▶ _Spatial relation data_
.....

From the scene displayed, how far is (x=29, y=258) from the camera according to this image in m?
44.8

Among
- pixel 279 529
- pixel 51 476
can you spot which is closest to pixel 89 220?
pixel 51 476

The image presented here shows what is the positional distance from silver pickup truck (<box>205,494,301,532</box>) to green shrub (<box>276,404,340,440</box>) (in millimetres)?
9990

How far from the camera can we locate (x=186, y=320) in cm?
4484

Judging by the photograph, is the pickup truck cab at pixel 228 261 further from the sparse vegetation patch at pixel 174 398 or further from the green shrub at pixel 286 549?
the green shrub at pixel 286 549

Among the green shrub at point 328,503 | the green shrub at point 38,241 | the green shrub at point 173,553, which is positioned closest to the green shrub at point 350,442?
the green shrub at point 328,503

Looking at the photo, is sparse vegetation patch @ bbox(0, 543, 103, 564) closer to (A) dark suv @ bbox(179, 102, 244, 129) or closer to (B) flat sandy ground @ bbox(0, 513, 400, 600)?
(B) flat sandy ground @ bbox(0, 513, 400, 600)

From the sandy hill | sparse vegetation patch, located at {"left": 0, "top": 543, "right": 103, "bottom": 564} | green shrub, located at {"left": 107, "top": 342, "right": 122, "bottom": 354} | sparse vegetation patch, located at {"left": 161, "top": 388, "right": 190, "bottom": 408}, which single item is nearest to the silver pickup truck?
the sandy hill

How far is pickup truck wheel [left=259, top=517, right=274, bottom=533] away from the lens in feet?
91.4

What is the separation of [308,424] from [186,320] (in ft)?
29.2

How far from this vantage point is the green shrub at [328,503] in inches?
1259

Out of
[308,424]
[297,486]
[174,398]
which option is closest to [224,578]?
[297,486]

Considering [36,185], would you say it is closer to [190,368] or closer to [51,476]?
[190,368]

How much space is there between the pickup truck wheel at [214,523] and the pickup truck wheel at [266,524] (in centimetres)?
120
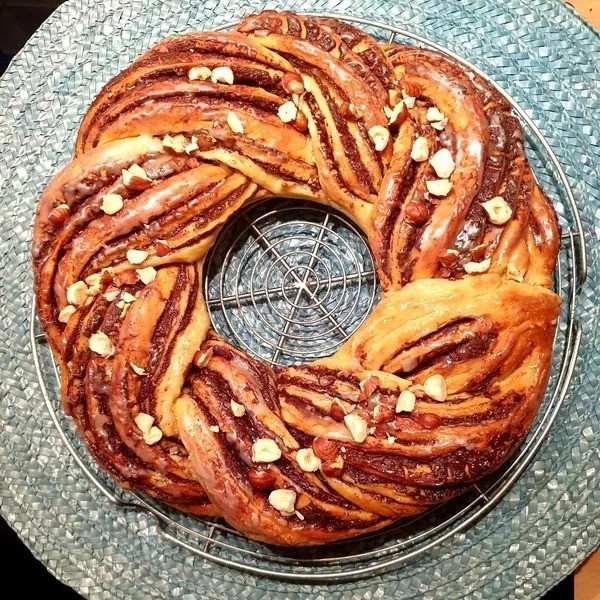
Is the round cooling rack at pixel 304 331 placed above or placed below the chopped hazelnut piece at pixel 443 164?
below

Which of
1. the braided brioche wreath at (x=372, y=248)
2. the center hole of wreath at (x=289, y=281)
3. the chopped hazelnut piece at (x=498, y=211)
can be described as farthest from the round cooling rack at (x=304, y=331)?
the chopped hazelnut piece at (x=498, y=211)

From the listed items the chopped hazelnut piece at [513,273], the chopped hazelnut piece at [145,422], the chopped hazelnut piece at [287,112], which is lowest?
the chopped hazelnut piece at [145,422]

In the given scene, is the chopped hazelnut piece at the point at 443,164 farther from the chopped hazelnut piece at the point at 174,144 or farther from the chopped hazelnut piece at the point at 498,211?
the chopped hazelnut piece at the point at 174,144

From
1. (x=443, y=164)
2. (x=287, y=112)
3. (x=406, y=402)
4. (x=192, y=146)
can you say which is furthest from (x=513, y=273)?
(x=192, y=146)

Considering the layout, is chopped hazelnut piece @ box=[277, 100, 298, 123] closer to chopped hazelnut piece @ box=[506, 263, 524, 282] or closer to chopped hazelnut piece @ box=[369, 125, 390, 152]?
chopped hazelnut piece @ box=[369, 125, 390, 152]

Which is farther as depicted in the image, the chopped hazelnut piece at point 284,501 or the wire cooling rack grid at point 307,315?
the wire cooling rack grid at point 307,315

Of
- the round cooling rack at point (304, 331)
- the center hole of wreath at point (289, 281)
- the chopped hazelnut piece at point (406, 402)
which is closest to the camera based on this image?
the chopped hazelnut piece at point (406, 402)

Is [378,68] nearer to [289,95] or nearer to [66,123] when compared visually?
[289,95]
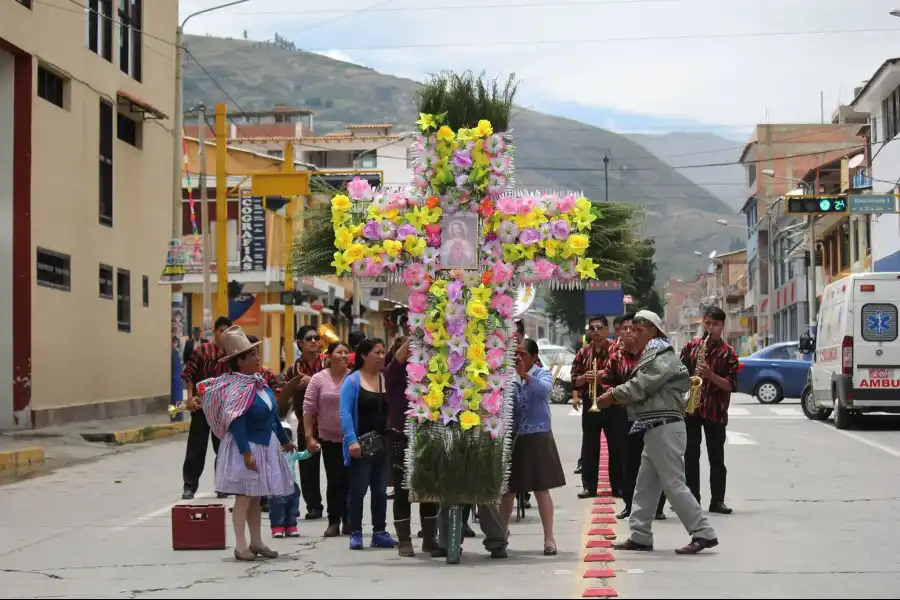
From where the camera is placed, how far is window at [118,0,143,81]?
101 ft

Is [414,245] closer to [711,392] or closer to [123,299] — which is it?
[711,392]

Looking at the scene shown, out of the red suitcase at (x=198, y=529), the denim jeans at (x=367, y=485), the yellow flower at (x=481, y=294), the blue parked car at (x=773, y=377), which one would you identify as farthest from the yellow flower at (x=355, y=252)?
the blue parked car at (x=773, y=377)

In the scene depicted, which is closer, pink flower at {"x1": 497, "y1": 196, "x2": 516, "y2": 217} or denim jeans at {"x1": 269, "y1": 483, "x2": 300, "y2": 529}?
pink flower at {"x1": 497, "y1": 196, "x2": 516, "y2": 217}

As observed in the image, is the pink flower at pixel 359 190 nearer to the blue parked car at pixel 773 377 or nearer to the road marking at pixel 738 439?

.....

▶ _WHAT TO PRODUCE_
Repeat every row above word for word, leaving out the pictures.

▶ _TASK RESULT_
From the scene displayed, how far is (x=29, y=258) from the camera according to this image in m?
44.8

Among
- pixel 279 529
- pixel 51 476
can you spot which is closest to pixel 89 220?
pixel 51 476

The image presented here shows what is the positional distance from silver pickup truck (<box>205,494,301,532</box>) to green shrub (<box>276,404,340,440</box>) (in millimetres)?
9990

How far from the camera can we locate (x=186, y=320) in cm?
4484

Judging by the photograph, is the pickup truck cab at pixel 228 261 further from the sparse vegetation patch at pixel 174 398 or further from the green shrub at pixel 286 549?
the green shrub at pixel 286 549

Among the green shrub at point 328,503 | the green shrub at point 38,241 | the green shrub at point 173,553, which is positioned closest to the green shrub at point 350,442?
the green shrub at point 328,503

Looking at the photo, is sparse vegetation patch @ bbox(0, 543, 103, 564) closer to (A) dark suv @ bbox(179, 102, 244, 129) or closer to (B) flat sandy ground @ bbox(0, 513, 400, 600)?
(B) flat sandy ground @ bbox(0, 513, 400, 600)

From the sandy hill | sparse vegetation patch, located at {"left": 0, "top": 543, "right": 103, "bottom": 564} | green shrub, located at {"left": 107, "top": 342, "right": 122, "bottom": 354} | sparse vegetation patch, located at {"left": 161, "top": 388, "right": 190, "bottom": 408}, which single item is nearest to the silver pickup truck?
the sandy hill

How far is pickup truck wheel [left=259, top=517, right=274, bottom=533] away from the lens in feet?
91.4

What is the separation of [308,424] from [186,320] (in ft)?
29.2

How far from this vantage point is the green shrub at [328,503] in inches?
1259

Out of
[308,424]
[297,486]
[174,398]
which option is closest to [224,578]?
[297,486]

Considering [36,185], would you say it is closer to [190,368] or closer to [51,476]?
[190,368]

How much space is there between the pickup truck wheel at [214,523] and the pickup truck wheel at [266,524] (in centimetres)?
120
Is the round cooling rack at pixel 304 331 placed above or placed below the chopped hazelnut piece at pixel 443 164?
below

Which of
1. the braided brioche wreath at (x=372, y=248)
2. the center hole of wreath at (x=289, y=281)
3. the chopped hazelnut piece at (x=498, y=211)
can be described as farthest from the round cooling rack at (x=304, y=331)?
the chopped hazelnut piece at (x=498, y=211)

From the listed items the chopped hazelnut piece at [513,273], the chopped hazelnut piece at [145,422], the chopped hazelnut piece at [287,112], which is lowest?
the chopped hazelnut piece at [145,422]

In the given scene, is the chopped hazelnut piece at the point at 443,164 farther from the chopped hazelnut piece at the point at 174,144 or farther from the chopped hazelnut piece at the point at 498,211?
the chopped hazelnut piece at the point at 174,144

From
1. (x=443, y=164)
2. (x=287, y=112)
3. (x=406, y=402)
4. (x=192, y=146)
can you say which is furthest from (x=513, y=273)?
(x=192, y=146)

Considering the layout, is chopped hazelnut piece @ box=[277, 100, 298, 123] closer to chopped hazelnut piece @ box=[506, 263, 524, 282] or closer to chopped hazelnut piece @ box=[369, 125, 390, 152]?
chopped hazelnut piece @ box=[369, 125, 390, 152]

Which is farther as depicted in the image, the chopped hazelnut piece at point 284,501 or the wire cooling rack grid at point 307,315?
the wire cooling rack grid at point 307,315

Of
- the round cooling rack at point (304, 331)
- the center hole of wreath at point (289, 281)
- the chopped hazelnut piece at point (406, 402)
which is closest to the camera based on this image?
the chopped hazelnut piece at point (406, 402)

Is [378,68] nearer to [289,95] or nearer to [66,123] when compared visually?
[289,95]
From where the camera is placed, how far is window at [118,0,143,81]?
101 ft

Is [414,245] closer to [711,392] or closer to [123,299] — which is it?
[711,392]

Looking at the scene shown, out of the red suitcase at (x=198, y=529), the denim jeans at (x=367, y=485), the yellow flower at (x=481, y=294), the blue parked car at (x=773, y=377), which one would you identify as farthest from the yellow flower at (x=355, y=252)?
the blue parked car at (x=773, y=377)

In the scene depicted, which is closer, pink flower at {"x1": 497, "y1": 196, "x2": 516, "y2": 217} or denim jeans at {"x1": 269, "y1": 483, "x2": 300, "y2": 529}?
pink flower at {"x1": 497, "y1": 196, "x2": 516, "y2": 217}

As observed in the image, is the pink flower at pixel 359 190 nearer to the blue parked car at pixel 773 377 or nearer to the road marking at pixel 738 439?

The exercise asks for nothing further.